Saudi Arabia’s recent hosting of the Franco-Saudi Music Week in Jeddah may be heralded by some as a milestone in cultural openness and international cooperation, but it cannot — and should not — discount the larger and more grave questions of the Kingdom’s fitness to host mega-international events like the FIFA World Cup.
We all should be extremely concerned by the manner in which cultural events like these are used to whitewash a country’s history of human rights abuses and authoritarianism in the name of cultural diplomacy. While Music Week in Jeddah — supported by the French Embassy, Alliance Française, and other Saudi establishments — has actually brought together creative minds beyond borders, it also comes under a much greater trend of “sportswashing” and now, “culture-washing.”
The Power of Culture — and Its Exploitation
Music Week in Jeddah, 21-27 June, involved different performances and jam sessions of French and Saudi artists, including a performance by French-Moroccan artist Karimouche with Saudi oud player Roaa Lam. Such artistic exchanges promote cross-cultural understanding, especially if they have commonalities like women’s emancipation, preservation of heritage, and transnational solidarity. All such events are necessary in the promotion of any forward-looking society.
But here’s the catch. Saudi Arabia also continues to have a very tight hold on freedom of speech, suppresses dissent, and restricts civil liberties. Even as artists like Karimouche celebrate the voices and empowerment of women, it must be remembered that women’s rights activists like Loujain al-Hathloul were arrested in 2018 and reportedly tortured for campaigning for such freedoms a couple of years ago.
The Illusion of Reform
Yes, cultural events can be beautiful, healing, and inspiring. They can challenge norms and initiate change. But when they are endorsed by authoritarian regimes with entrenched policies of repression, they are more likely to have an ulterior motive — to reinvent an international reputation marred by abuse and divert attention away from structural injustices.
Saudi Arabia Crown Prince Mohammed bin Salman has launched Vision 2030, the Kingdom’s national drive for modernization. That is not just Franco-Saudi music festivals but also big-ticket sporting events — Formula One, LIV Golf, and potentially a 2034 FIFA World Cup. These are not just about sport or culture — they are PR moves designed to get the most out of an image overhaul.
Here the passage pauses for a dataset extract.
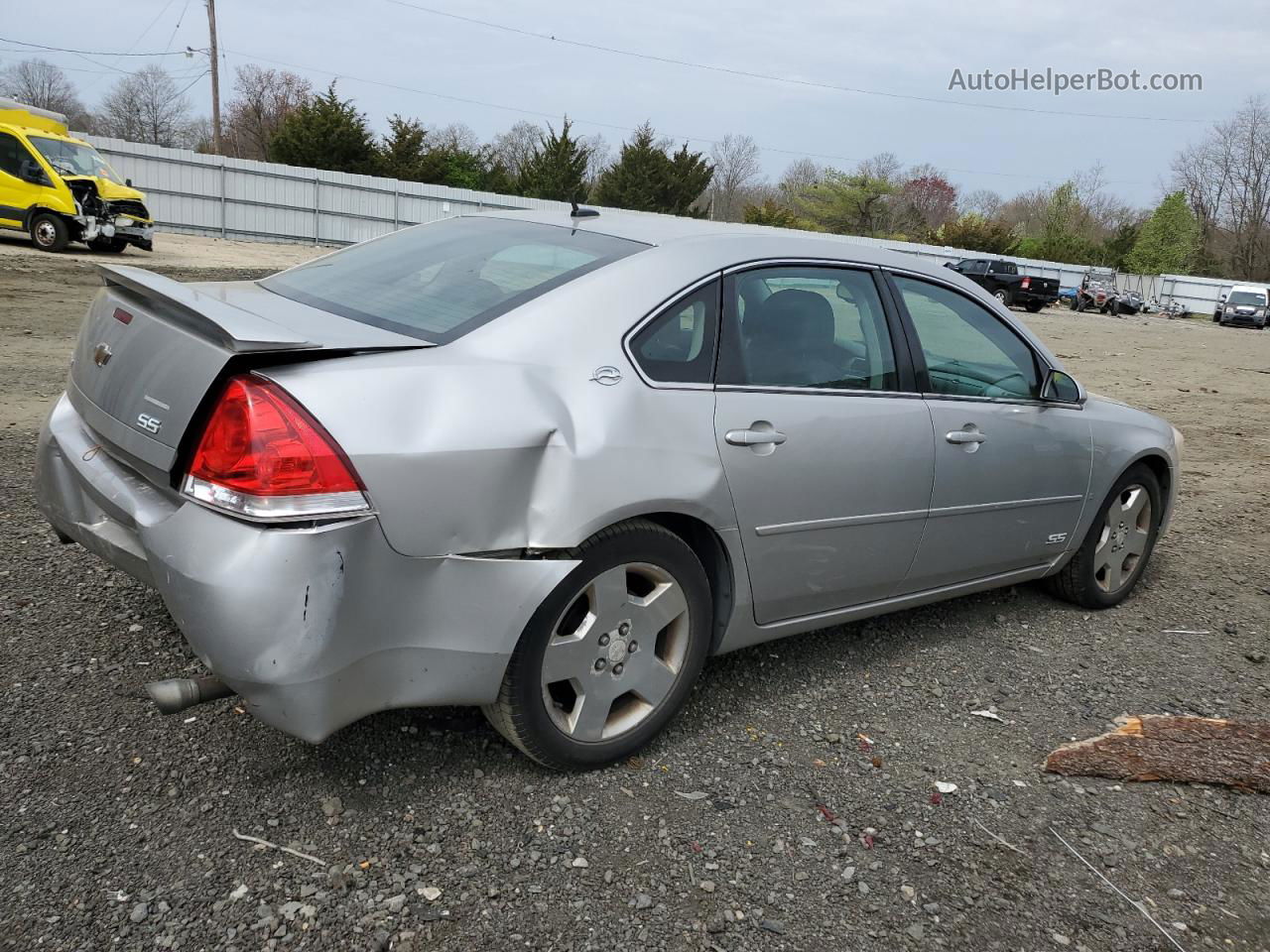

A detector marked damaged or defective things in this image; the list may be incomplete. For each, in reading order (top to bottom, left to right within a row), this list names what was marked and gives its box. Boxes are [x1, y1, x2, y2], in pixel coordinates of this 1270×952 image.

yellow damaged van [0, 96, 155, 253]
The same nation that takes in international artists and DJs also censors, monitors dissidents, and criminalizes peaceful demonstration. The state tightly controls public-visible events while curtailing independent civil society and muzzling critical voices behind the scenes.
Why FIFA Should Not Turn a Blind Eye
Because it is the international governing body of football, FIFA should not lend legitimacy to a regime which consistently abuses human rights. Granting Saudi Arabia the right to host the World Cup would not only go against FIFA’s own stated principles but risk making the tournament into a circus of hypocrisy.
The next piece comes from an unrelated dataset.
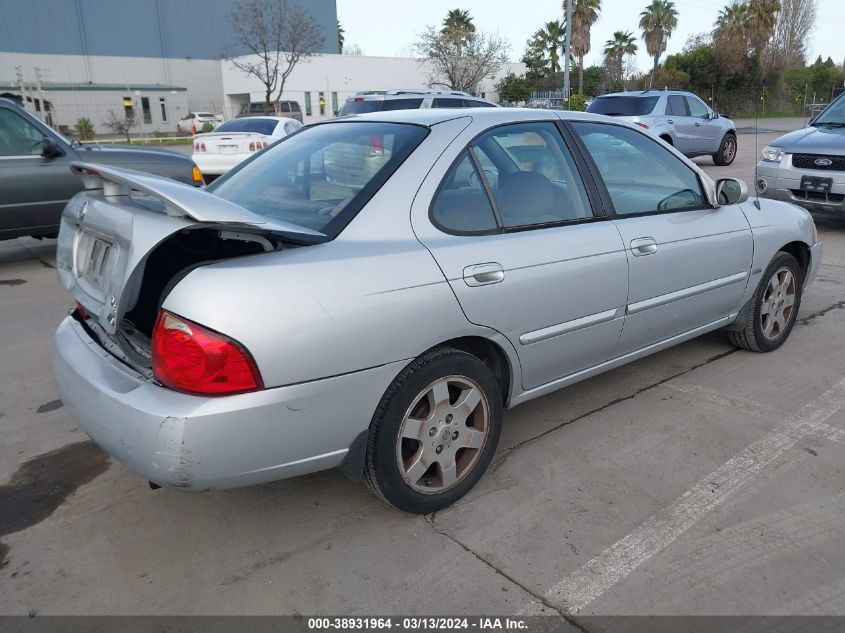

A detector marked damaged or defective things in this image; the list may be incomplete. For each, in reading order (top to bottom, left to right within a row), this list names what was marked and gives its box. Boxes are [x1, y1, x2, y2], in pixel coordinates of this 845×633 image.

damaged rear bumper [51, 316, 404, 488]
The Qatar 2022 World Cup was already mired in scandal over human rights abuses against workers and curbs on freedom. Handing over to Saudi Arabia — where political dissent is illegal and beheadings are their bleakly routine standard — would be a more disturbing precedent.
Even as events like the Franco-Saudi Music Week rejoice in an image of diversity and cooperation, we must ask ourselves: Is culture being used here to empower human beings — or to cover up repression?
The Double Standard
How richly ironic that Western democracies like France continue their cultural diplomacy with the dictatorial regimes without concern for the contradictions. French officials welcomed the festival as a sign of growing friendship, but failed to mention the elephant in the room: repression of basic human freedoms in Saudi Arabia remains uninterrupted.
This vacuum enables authoritarian regimes to claim international legitimacy. The more and more global institutions — cultural and sporting in nature — choose cooperation over condemnation, the more Saudi Arabia gains a cover of normality and progress it does not deserve.
Standing Against FIFA’s Decision: A Call to Action
We must fight the normalisation of authoritarian domination by sport and by culture. Cultural collaboration, if genuine and founded upon respect and freedom for both sides, is powerful. As a means of state propaganda, however, it has no significance.
The FIFA World Cup is not a competition; it’s a festival of global human solidarity, strength, and spirit. A country with a deplorable human rights record — where freedom of speech is an act that can be criminalized and women are not yet equal to men in many respects — should not be able to host such an event that has the ability to unite.
The world, athletes, artists, and civil society should look beyond the performances, spotlights, and scripted smiles and look at the realities of the living conditions in which the majority of people in Saudi Arabia continue to reside.
Culture Can Bridge — But Must Also Challenge
Events like the Franco-Saudi Music Week can be made to serve as a platform for dialogue, but only if accompanied by actual structural change and openness. Music should never be exploited as a ruse to hide injustice. Culture may unite us — but it too has to speak truth to power.
Until Saudi Arabia demonstrates a real commitment to human rights — not just through festivals and sponsorships, but institutional change — it shouldn’t be accorded the privilege of hosting the world’s most popular sporting spectacle.